When working with text data in research projects, privacy is extremely important, especially when that data includes potentially personal or sensitive information. Whether you’re dealing with interview transcripts, survey responses, or scraped online content, failing to properly anonymise your data can have serious ethical consequences for researchers.
However, when dealing with large amounts of text data, the anonymisation process can be slow, and inefficient, with large scale manual anonymisation being prone to human error. One tool seeking to address this problem is Microsoft Presidio. This is an open-source solution for detecting and anonymising personally identifiable information in text. Presidio allows you to build a robust anonymisation pipeline using Named Entity Recognition models and configurable redaction policies, all running locally on your own device.

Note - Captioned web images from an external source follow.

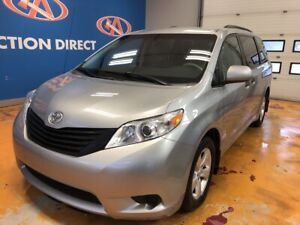 2014 Toyota Sienna 7 Passenger 7 PASS/ POWER GROUP/ ALLOYS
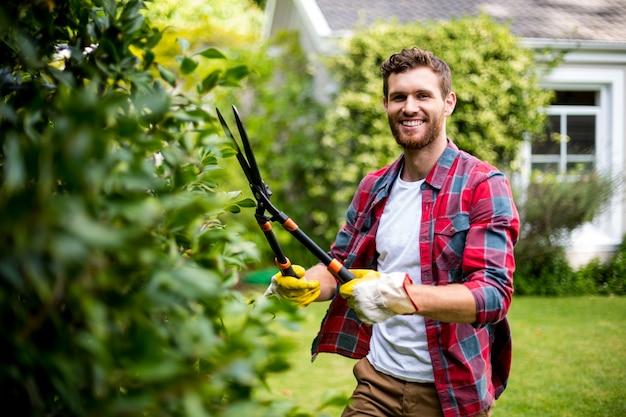 Jardinier coupant des plantes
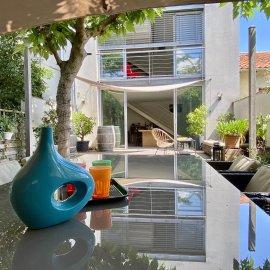 Bordeaux Maritime-Bacalan, Maison-Loft d'architecte en triplex avec terrasse et garage, 3 chambres, 1 bureau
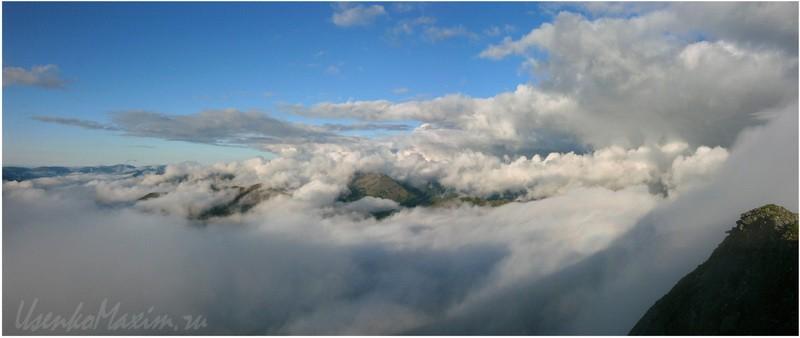 Oblaka-v-gorah.-Badzhalskiy-hrebet.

Getting started with Presidio can be a little overwhelming, especially if you’re looking for a clean, automated solution that fits into your research workflow. Many existing resources are written with developers in mind, and can be confusing for researchers to jump in to. With this tutorial, we walk you through our solution using Microsoft Presidio, so that you can safely and efficiently anonymise your research data.
Step 1: Prepare Your Data
This step is very simple, and all you will need to do is make sure you have the data you’d like to anonymise saved in a csv file. For the purpose of this tutorial, we will be using the following data set:
ID | Response |
---|---|
1 | I want to pass my exam, because I am going to France this summer and I don’t want to do a resit. |
2 | Brian, Thijs and I are meeting up at the cafe near Utrecht central station, to have a group study session. |
3 | I will ask Prof. Martins for feedback on my assignment by Friday. |
4 | I finished my assignment last week, and this week I just need to check it before submitting. |
Step 2: Install the Required Packages
First, make sure you have python installed on your machine. If you don’t, you can find the most recent version on the python website. Once you have this prepared, you can then install the following packages:
# install packages
pip install polars presidio_analyzer presidio_anonymizer
# download english NER language model
python -m spacy download en_core_web_lg
The polars
data frame library will be used for data import and export, but you are welcome to use any other package (such as pandas
). On the second line, we use the spacy
package to download en_core_web_lg
: a large language model which Presidio uses to recognise parts of speech and thus provide context-dependent anonymisation. Once you’ve downloaded all these packages and prepped your datafile, you’re ready to start the anonymisation process.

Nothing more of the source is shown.